Ela deixou o seu corpo ser o que ele queria ser. Permitiu que ele buscasse, que ele encontrasse, que ele fosse exatamente o que ele era e nem sabia, e nem podia. O quadril, liberto. As unhas cravadas nas costas dele. Os cabelos descabelados, e belos. O corpo arrepiado, molhado. A boca seca. Puxava os seus cabelos, beijava o seu pescoço. Como se fosse morrer logo em seguida. Como se fosse a primeira e, ao mesmo tempo, a última vez. Aquele momento lhe pareceu o ápice de toda a sua vida. Mal sabia ela que depois dele ainda viriam muitos outros. Pensava que não, que se tratava de uma química linda demais para que se repetisse. Nunca mais aconteceria, julgava a mulher. Mulher que ela estava se tornando justamente naquele momento.

Quando os dois acabaram, ela se entregou ao colchão deitada, rendida, embeiçada, enamorada. Ao lado dele. Ficou olhando para o teto por alguns segundos sem entender bem o que tinha acabado de acontecer.
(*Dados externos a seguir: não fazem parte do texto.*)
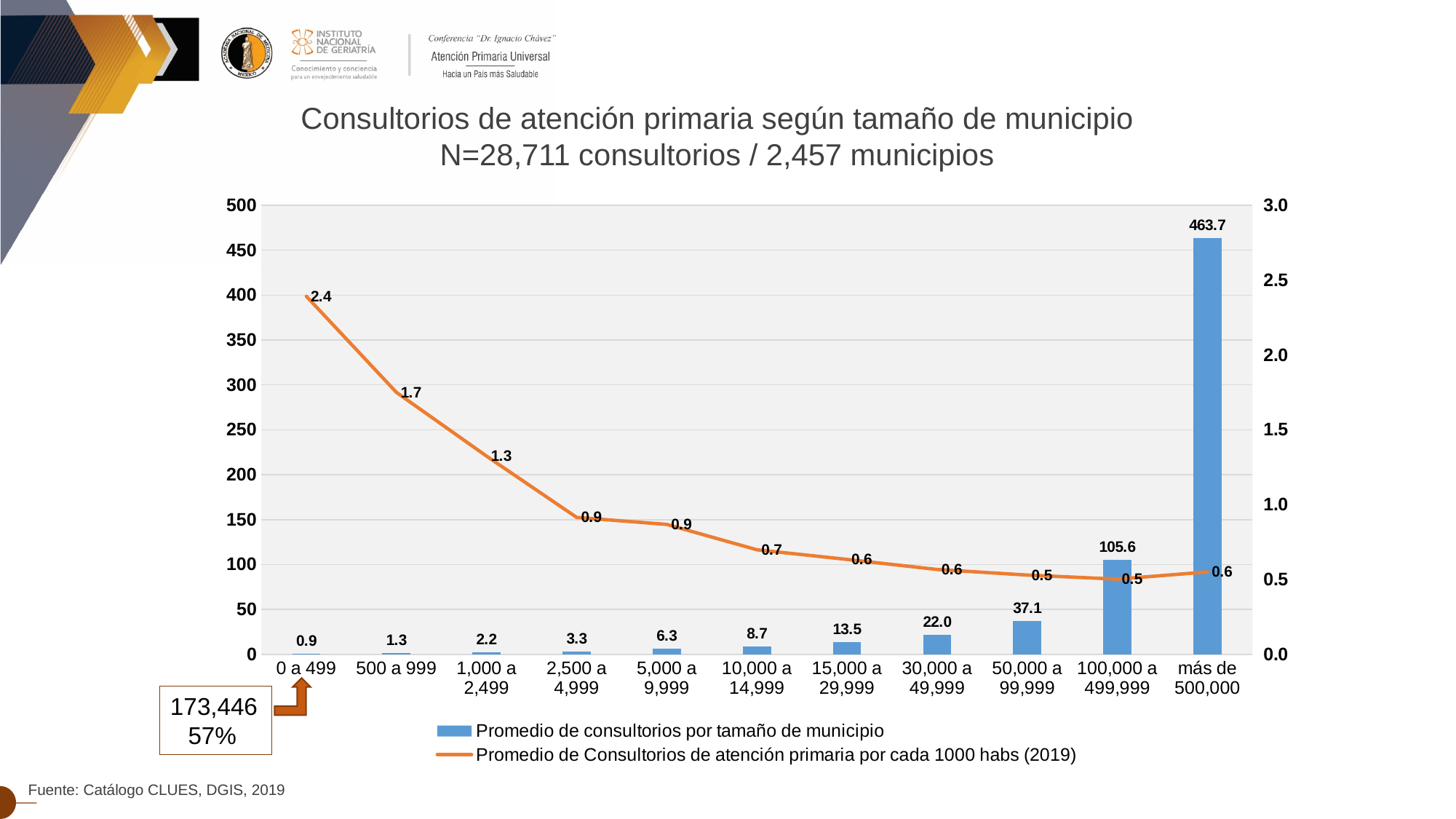
Which category has the lowest value in the bar series (Promedio de consultorios por tamaño de municipio)? 0 a 499 What is the value of the bar series for the '50,000 a 99,999' category? 37.1 What is the value of the line series (Promedio de Consultorios de atención primaria por cada 1000 habs) for the '0 a 499' category? 2.4 How many municipality size categories are shown on the x axis? 11 Does the line series (Promedio de Consultorios de atención primaria por cada 1000 habs) generally rise or fall from '0 a 499' to '50,000 a 99,999'? Fall What colour are the bars in the chart? Blue What is the difference between the bar values for 'más de 500,000' and '100,000 a 499,999'? 358.1 What kind of chart is shown on the slide? Combined bar and line chart How many series does the legend list? 2 Which category has the highest value in the bar series (Promedio de consultorios por tamaño de municipio)? más de 500,000 What is the value of the bar series (Promedio de consultorios por tamaño de municipio) for the 'más de 500,000' category? 463.7 In the line series, which is larger: the value for '500 a 999' or the value for '2,500 a 4,999'? 500 a 999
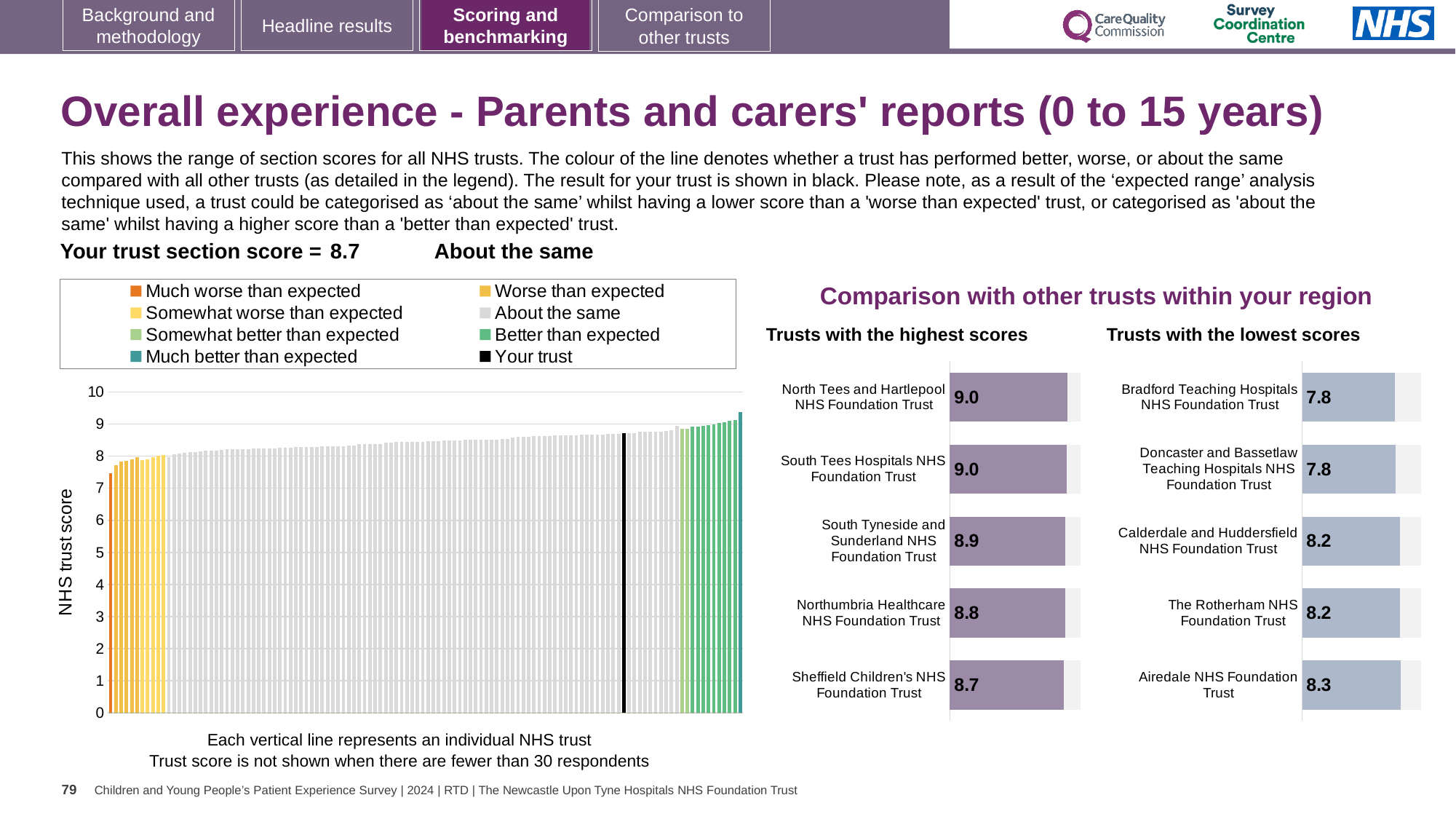
What kind of chart is the large chart on the left showing all NHS trusts? Bar chart In the large chart on the left showing all NHS trusts, is the value for the black 'Your trust' bar greater or less than 8? greater In the 'Trusts with the lowest scores' chart, what is the score for Airedale NHS Foundation Trust? 8.3 How many entries does the legend of the large chart on the left list? 8 In the 'Trusts with the lowest scores' chart, what is the score for Bradford Teaching Hospitals NHS Foundation Trust? 7.8 In the 'Trusts with the highest scores' chart, what is the score for North Tees and Hartlepool NHS Foundation Trust? 9.0 In the 'Trusts with the highest scores' chart, which trust has the lowest score shown? Sheffield Children's NHS Foundation Trust In the 'Trusts with the highest scores' chart, which has the higher score: South Tyneside and Sunderland NHS Foundation Trust or Northumbria Healthcare NHS Foundation Trust? South Tyneside and Sunderland NHS Foundation Trust In the 'Trusts with the lowest scores' chart, which trust has the highest score shown? Airedale NHS Foundation Trust In the 'Trusts with the lowest scores' chart, what is the difference between the scores of Airedale NHS Foundation Trust and Bradford Teaching Hospitals NHS Foundation Trust? 0.5 How many trusts are listed in the 'Trusts with the lowest scores' chart? 5 In the 'Trusts with the highest scores' chart, what is the score for Sheffield Children's NHS Foundation Trust? 8.7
Ele, carinhosamente, virou o seu rosto para ele e mergulhou os seus olhos nos olhos dela por minutos e minutos, sem pressa. Ela ficou surpresa que ainda estava viva, que aquilo era real. O frio alcançou o seu ventre mais uma vez e a sensação era de que várias borboletas estavam voando de um lado para o outro, fazendo altas acrobacias áreas, tudo dentro dele. Ela sentiu medo de que aquilo acabasse, e se não fosse recíproco?

Decidiu abandonar aquele pensamento, sabia que não era hora disso. Fechou os olhos e o beijou, tirando todo o seu fôlego. Ele tremia, também estava no mesmo transe que ela. Ela pediu mais. Agora que havia experimentado, não queria mais largar o osso. Ele ficou feliz de realizar o desejo dela. Esse e tantos outros. Todas as vezes, ela achava que ia morrer. O coração fazia que ia sair pela boca. Mas não saía, tudo se mantinha sob controle. Bem, pelo menos todos os seus orgãos e suas funções vitais. O mesmo não podia ser dito sobre as suas fantasias e os seus sentimentos.
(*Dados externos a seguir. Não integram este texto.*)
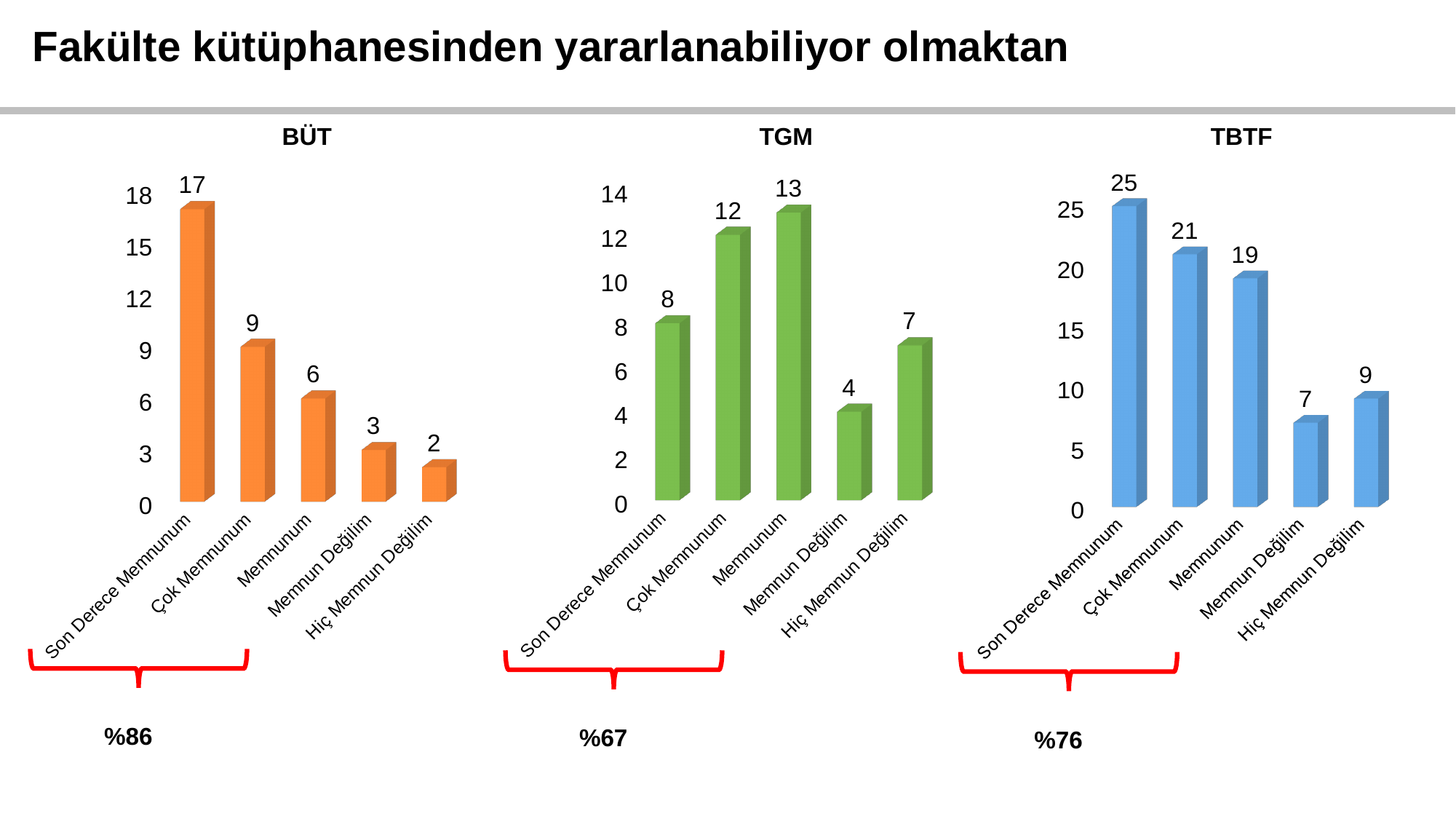
In the TGM chart, what is the value for Memnunum? 13 In the BÜT chart, do the values rise or fall from left to right along the x axis? Fall In the TGM chart, which is larger: Son Derece Memnunum or Hiç Memnun Değilim? Son Derece Memnunum In the TBTF chart, what is the difference between Son Derece Memnunum and Memnunum? 6 In the BÜT chart, what is the value for Son Derece Memnunum? 17 In the TGM chart, which category has the highest value? Memnunum In the TBTF chart, what is the value for Çok Memnunum? 21 In the BÜT chart, which category has the lowest value? Hiç Memnun Değilim How many categories does the BÜT chart show? 5 What percentage is shown under the bracket beneath the TBTF chart? %76 What kind of chart is the TGM chart? Bar chart In the TBTF chart, which category has the lowest value? Memnun Değilim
Seguidamente, conversaram por horas. Falaram sobre o sentido da vida, sobre mortes difíceis que enfrentaram, sobre alguns bons amigos que cada um carregava na memória, sobre realização profissional e tudo o mais. Já eram íntimos um do outro, num instante. Em meio a uma pausa, os dois dormiram. Abraçados, enlaçados, entrelaçados. Ela sonhou muito naquela noite, mas mal se lembrou quando acordou.
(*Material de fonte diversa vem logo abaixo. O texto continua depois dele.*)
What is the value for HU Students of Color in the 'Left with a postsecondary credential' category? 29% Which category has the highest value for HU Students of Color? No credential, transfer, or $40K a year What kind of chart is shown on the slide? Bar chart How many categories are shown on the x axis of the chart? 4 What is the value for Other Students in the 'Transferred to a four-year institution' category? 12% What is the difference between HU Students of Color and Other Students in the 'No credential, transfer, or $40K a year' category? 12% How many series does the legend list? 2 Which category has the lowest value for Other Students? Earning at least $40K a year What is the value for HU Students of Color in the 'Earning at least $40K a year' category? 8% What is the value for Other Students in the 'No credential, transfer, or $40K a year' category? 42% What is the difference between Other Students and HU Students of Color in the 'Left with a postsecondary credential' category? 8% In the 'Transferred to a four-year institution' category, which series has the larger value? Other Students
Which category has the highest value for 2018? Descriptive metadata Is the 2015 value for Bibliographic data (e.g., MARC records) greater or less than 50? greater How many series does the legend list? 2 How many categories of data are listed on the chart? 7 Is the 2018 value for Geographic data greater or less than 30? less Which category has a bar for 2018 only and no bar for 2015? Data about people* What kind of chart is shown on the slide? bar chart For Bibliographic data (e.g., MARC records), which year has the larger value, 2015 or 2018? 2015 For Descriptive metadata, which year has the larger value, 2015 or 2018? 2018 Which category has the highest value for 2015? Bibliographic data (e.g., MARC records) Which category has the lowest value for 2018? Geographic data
E os dois acordaram juntos, lado a lado. Fizeram cafuné um no outro e se amaram mais algumas vezes antes de tomarem coragem para se levantarem. Nem escovado os dentes eles tinham, mas isso não prejudicou nenhum pouco os beijos. Muito pelo contrário. Ela disse que precisava ir. Ele discordou. Ela sorriu, com os olhos e com a boca. Ele sorriu de volta e a envolveu em seus braços por trás, enchendo o seu pescoço de beijos, repetidamente. Ela arrepiou e os dois se amaram mais uma vez antes dela sair pela porta da sala.

E ele, esperto que é, estava completamente certo desde o princípio: aquilo tudo era só o começo. Ela ainda entraria e sairia muitas vezes por aquela mesma porta. Os sorrisos se tornariam familiar e cada pedacinho dos seus corpos também. Já era, pois era amor.